**Set exercise**. Change "propeller" to "airscrew" in the part of the lines that opens with the line containing "Of the group" and runs through the final line, and give that part again with all else unchanged.

**Materials provided**.
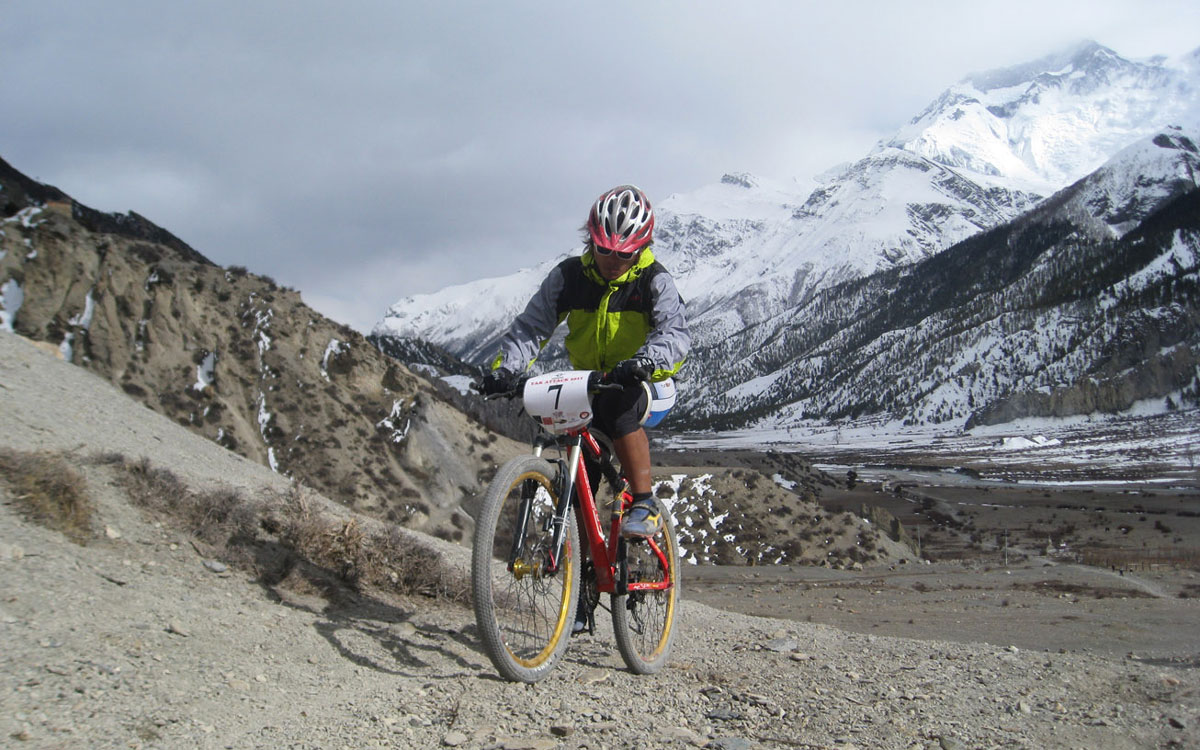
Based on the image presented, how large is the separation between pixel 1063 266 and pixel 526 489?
225 metres

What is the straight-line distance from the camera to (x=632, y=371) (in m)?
4.06

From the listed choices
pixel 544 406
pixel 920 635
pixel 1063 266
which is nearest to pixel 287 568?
pixel 544 406

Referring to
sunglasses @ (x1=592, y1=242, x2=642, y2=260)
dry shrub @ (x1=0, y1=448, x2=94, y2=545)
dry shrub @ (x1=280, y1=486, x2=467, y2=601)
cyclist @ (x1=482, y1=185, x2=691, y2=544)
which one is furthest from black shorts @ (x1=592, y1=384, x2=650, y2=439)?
dry shrub @ (x1=0, y1=448, x2=94, y2=545)

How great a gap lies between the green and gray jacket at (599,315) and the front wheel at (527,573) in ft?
2.61

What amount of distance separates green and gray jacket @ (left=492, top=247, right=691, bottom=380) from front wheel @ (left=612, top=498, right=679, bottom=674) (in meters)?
1.10

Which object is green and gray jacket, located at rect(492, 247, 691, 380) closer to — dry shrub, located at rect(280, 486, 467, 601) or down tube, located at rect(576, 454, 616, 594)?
down tube, located at rect(576, 454, 616, 594)

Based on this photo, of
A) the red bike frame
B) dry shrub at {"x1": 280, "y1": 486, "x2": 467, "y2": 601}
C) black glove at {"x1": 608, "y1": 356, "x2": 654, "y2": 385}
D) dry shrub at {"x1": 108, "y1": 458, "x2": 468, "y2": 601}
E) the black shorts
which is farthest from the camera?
dry shrub at {"x1": 280, "y1": 486, "x2": 467, "y2": 601}

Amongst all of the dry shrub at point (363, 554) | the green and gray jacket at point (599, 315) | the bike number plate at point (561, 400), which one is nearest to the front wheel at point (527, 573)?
the bike number plate at point (561, 400)

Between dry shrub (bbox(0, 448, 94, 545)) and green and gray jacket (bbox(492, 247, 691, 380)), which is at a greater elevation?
green and gray jacket (bbox(492, 247, 691, 380))

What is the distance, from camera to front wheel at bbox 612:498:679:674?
185 inches

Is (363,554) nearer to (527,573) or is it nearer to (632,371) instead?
(527,573)

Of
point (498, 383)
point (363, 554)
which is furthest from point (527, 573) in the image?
point (363, 554)

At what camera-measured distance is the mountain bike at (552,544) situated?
12.7 feet

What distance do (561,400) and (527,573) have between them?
97 centimetres
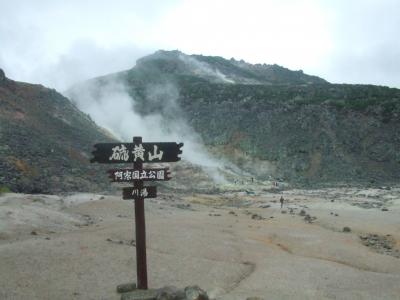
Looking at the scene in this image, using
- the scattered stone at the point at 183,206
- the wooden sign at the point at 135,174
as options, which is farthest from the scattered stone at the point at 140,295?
the scattered stone at the point at 183,206

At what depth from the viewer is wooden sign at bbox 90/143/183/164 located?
10.9m

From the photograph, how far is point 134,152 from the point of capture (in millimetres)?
11094

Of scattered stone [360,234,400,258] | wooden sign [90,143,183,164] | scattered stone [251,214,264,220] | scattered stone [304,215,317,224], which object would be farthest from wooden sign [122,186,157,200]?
scattered stone [251,214,264,220]

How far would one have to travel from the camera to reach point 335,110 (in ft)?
227

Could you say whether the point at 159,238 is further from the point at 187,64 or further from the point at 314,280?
the point at 187,64

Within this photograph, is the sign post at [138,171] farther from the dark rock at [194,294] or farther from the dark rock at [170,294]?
the dark rock at [194,294]

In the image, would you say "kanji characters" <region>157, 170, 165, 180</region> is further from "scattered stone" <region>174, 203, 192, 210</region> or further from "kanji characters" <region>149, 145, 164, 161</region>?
"scattered stone" <region>174, 203, 192, 210</region>

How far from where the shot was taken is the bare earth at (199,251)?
12.3 m

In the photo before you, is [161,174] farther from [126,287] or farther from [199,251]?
[199,251]

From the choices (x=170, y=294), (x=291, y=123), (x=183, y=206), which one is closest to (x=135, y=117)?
(x=291, y=123)

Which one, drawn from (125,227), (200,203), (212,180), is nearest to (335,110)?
(212,180)

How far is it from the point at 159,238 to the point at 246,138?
170 ft

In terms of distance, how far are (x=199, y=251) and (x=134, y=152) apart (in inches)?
262

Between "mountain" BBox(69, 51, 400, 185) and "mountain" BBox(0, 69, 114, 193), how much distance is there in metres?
23.4
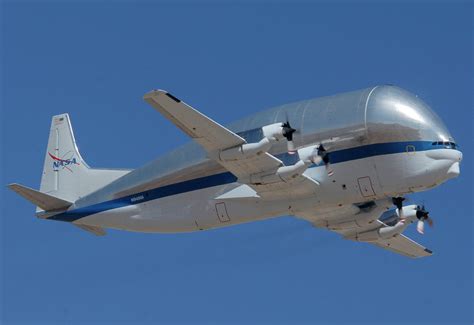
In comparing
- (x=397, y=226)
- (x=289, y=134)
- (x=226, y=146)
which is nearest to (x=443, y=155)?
(x=289, y=134)

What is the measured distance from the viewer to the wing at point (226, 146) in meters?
32.6

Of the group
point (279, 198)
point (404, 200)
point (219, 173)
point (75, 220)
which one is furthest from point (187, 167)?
point (404, 200)

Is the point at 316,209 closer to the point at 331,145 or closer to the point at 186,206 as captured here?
the point at 331,145

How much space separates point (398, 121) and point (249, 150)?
19.6ft

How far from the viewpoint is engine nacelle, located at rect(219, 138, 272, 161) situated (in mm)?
33156

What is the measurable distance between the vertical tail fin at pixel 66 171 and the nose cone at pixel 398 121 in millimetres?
12602

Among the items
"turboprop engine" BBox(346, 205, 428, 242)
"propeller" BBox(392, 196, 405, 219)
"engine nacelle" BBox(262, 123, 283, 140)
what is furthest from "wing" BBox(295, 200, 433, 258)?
"engine nacelle" BBox(262, 123, 283, 140)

**Right answer**.
Of the group
point (279, 198)
point (404, 200)
point (219, 173)
point (75, 220)
which one is furthest from point (187, 167)?
point (404, 200)

Is the point at 316,209 closer to the point at 331,145 or closer to the point at 186,206 as captured here?
the point at 331,145

How much space separates point (398, 121) and point (249, 150)?
19.6ft

How far from the viewpoint is engine nacelle, located at rect(219, 138, 272, 161) situated (in mm)?
33156

What is the measurable distance between the vertical tail fin at pixel 66 171 and the nose cone at pixel 398 121 in millimetres?
12602

Among the items
"turboprop engine" BBox(346, 205, 428, 242)
"airscrew" BBox(392, 196, 405, 219)
"engine nacelle" BBox(262, 123, 283, 140)
what is furthest from "wing" BBox(295, 200, 433, 258)?
"engine nacelle" BBox(262, 123, 283, 140)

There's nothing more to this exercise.